Only a handful of cars have ever managed to be considered both cute and cool at the same time.
Fewer still manage to command that status more than five decades later, making them highly sought-after collector’s pieces for motoring enthusiasts around the world.
But Volkswagen’s original camper van has been firmly in this category for some time, and Mintlaw resident Geoff Morrison has been an admirer for as long as he can remember.
Originally designed for cheap family holidays and transporting goods, the cute VW camper soon inadvertently became an adored symbol of the 1960s Hippie movement.
Their sunny colours and shiny chrome bumpers were synonymous with a rebellious way of life, and even today remain a ubiquitous feature of the summer festival season.
But it wasn’t a camper that Geoff, 47, originally had his eye on.
“I first came across Volkswagen when I picked up a magazine called VolksWorld in John Menzies as a teenager,” he said.
“It was issue number two and I was very taken with the Beetle.
“A couple of years later I turned 18 and was looking for my first car – I was desperate for it to be a Beetle. Obviously at that age it needed to be inexpensive so when I saw one for sale down in Leeds my dad and I went down with a trailer to take a look.
“I couldn’t leave without it of course, but when I got it back home I realised it was in much worse condition that I thought.
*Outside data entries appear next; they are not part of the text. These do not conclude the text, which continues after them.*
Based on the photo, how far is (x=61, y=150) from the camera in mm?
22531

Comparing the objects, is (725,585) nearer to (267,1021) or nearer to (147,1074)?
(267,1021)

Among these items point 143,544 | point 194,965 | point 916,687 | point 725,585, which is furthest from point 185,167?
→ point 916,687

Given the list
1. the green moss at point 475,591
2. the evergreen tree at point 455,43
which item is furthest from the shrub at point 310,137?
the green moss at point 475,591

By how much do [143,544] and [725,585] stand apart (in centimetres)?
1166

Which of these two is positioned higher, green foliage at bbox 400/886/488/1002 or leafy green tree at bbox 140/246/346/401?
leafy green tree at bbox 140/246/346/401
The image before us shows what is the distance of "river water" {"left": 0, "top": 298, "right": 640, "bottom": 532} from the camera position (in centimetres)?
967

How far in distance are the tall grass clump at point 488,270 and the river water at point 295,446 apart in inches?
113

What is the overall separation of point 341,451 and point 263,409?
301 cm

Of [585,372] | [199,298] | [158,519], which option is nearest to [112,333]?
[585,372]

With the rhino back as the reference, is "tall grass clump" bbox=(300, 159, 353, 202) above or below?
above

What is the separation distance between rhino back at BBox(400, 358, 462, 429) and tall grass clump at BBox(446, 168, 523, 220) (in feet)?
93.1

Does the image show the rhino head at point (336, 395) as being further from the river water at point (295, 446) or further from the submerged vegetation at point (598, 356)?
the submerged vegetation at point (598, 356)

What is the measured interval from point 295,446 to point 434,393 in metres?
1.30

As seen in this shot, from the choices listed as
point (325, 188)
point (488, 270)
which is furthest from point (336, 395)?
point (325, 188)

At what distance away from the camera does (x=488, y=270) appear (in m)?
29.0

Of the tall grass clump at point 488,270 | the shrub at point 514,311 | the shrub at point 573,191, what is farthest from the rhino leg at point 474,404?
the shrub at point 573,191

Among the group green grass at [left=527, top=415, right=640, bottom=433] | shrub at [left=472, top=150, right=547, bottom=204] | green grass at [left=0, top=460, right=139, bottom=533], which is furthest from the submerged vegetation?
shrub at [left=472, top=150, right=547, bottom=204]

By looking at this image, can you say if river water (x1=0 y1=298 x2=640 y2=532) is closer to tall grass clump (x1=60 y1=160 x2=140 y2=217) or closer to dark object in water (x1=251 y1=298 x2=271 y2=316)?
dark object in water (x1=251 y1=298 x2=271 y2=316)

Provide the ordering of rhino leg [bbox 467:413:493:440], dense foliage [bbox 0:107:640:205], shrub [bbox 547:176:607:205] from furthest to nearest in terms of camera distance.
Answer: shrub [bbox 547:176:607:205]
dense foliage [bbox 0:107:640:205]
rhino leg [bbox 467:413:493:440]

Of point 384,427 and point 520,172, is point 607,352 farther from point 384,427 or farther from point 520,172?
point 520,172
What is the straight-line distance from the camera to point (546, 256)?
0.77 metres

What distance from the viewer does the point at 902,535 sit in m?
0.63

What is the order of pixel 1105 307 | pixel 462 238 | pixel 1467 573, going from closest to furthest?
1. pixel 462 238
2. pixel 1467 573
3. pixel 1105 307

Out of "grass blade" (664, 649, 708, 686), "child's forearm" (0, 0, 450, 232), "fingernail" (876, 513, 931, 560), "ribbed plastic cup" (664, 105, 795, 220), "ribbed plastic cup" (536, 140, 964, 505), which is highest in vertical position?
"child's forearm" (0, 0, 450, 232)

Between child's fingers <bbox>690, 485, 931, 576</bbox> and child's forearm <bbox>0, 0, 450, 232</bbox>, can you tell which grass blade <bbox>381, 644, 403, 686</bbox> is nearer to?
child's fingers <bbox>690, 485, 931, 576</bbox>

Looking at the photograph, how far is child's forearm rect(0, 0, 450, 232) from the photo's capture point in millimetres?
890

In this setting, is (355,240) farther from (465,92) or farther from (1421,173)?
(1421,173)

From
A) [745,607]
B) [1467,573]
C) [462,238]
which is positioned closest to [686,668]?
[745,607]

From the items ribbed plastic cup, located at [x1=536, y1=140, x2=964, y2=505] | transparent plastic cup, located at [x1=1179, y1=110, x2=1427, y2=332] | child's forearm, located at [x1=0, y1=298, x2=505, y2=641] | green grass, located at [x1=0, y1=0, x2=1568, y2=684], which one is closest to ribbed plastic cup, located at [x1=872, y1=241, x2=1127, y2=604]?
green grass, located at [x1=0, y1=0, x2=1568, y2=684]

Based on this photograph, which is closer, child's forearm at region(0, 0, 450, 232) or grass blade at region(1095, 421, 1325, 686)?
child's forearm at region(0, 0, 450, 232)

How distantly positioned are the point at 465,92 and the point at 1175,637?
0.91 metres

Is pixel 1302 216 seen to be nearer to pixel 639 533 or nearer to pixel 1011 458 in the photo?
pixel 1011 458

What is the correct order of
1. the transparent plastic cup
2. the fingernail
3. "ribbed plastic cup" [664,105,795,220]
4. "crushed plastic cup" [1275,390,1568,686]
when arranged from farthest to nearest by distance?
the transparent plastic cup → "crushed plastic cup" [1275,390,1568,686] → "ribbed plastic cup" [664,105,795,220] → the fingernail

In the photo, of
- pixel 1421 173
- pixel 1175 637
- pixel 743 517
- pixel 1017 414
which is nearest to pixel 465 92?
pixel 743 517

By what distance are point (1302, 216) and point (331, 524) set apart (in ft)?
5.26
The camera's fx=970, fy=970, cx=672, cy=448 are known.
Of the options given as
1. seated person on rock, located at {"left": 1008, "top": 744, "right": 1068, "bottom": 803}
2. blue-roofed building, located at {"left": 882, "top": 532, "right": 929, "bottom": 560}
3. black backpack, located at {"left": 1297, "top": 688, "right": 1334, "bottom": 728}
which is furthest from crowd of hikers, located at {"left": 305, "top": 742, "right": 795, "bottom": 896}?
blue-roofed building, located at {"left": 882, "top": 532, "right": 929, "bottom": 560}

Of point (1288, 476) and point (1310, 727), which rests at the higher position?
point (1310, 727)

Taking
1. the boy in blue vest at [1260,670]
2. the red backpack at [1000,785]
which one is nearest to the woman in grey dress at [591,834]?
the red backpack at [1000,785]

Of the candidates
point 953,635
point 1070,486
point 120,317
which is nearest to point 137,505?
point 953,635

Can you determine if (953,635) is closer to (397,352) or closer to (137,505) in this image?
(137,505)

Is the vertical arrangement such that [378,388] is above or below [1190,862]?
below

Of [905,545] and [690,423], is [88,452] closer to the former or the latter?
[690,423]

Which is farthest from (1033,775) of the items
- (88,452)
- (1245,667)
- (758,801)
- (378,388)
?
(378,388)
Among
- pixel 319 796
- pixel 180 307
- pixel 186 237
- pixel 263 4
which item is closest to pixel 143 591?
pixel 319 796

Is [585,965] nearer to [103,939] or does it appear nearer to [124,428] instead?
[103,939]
I worked away on it in the garage though and eventually got it on the road.
“Give or take a few years, I’ve owned an air-cooled VW ever since.”
Today, Geoff’s pride and joy is an original light blue 1960 VW camper, which he shipped over from the States in 2002. “It came from a scrapyard in Arizona where it had been just sitting in the desert,” he said.
“Remarkably, all the important parts were pretty much rust-free, and it even had the original metal panels.
“I rewired it, updated the suspension and brakes and it was pretty much good to go. But at some point it had been painted white by a previous owner, and one day I leant against it while it was wet and the paint came right off.
“Underneath it revealed a logo which said ‘Thomas Gogan & Sons’ which I researched and eventually tracked down to a Texas musical instrument dealer in the 1960s.
“You can still see faint musical notes and the words ‘school band’ on the side panels too
“It turned out that Thomas Gogan was Irish and born in about 1890.
“When he got on the boat to America there is a lovely little story of him taking as many musical instruments as he could carry across.
“But unfortunately I can’t find anything more, so I’ll never know how the van ended up in that scrapyard.”
As well his beloved camper – which has recently been kitted out with a new interior – Geoff also has a classic Austin Seven Pearl Mark II, a 1959 Ford Popular 100e and a 1980s MK2 Golf GTI.
For a time he had even more wheels on his driveway, as he used to run a small business hiring out VW campers. “I had customers who had only ever driven modern cars yet they got in a 1970s vehicle with no issues,” he said.
“Then there were others who really struggled.
“It’s pretty different from driving a modern car; they are slow and noisy and comfortably cruise at around 55mph. But it’s a real 70s experience and I love it, they really make you slow down and appreciate the moment.”
After selling the business (and the additional campers along with it), Geoff found a new role as an LPG gas tester – but ensured he was never far from his beloved Volkswagens.
“When I hired out the campers I constantly needed to employ someone who was qualified to safety check the gas cookers,” he said.
“I got chatting to the guy who did it and it turned out he was retiring, so I did some training and took over from him recently.
“For me I enjoy the mechanics of all the different bits and pieces as much as I do the driving.
“I can’t imagine ever selling my camper, it’s a part of the family now.”
And it’s true, because perhaps of all the four-wheeled motors ever made, the Volkswagen camper can evoke a feeling of sentimentality like nothing else.
Not only is it a symbol of the 60s motoring era, but the mere memory of it can make people who never had one and never even rode in one sentimental.
Forget cute, this might just be one of the most iconic motors ever made.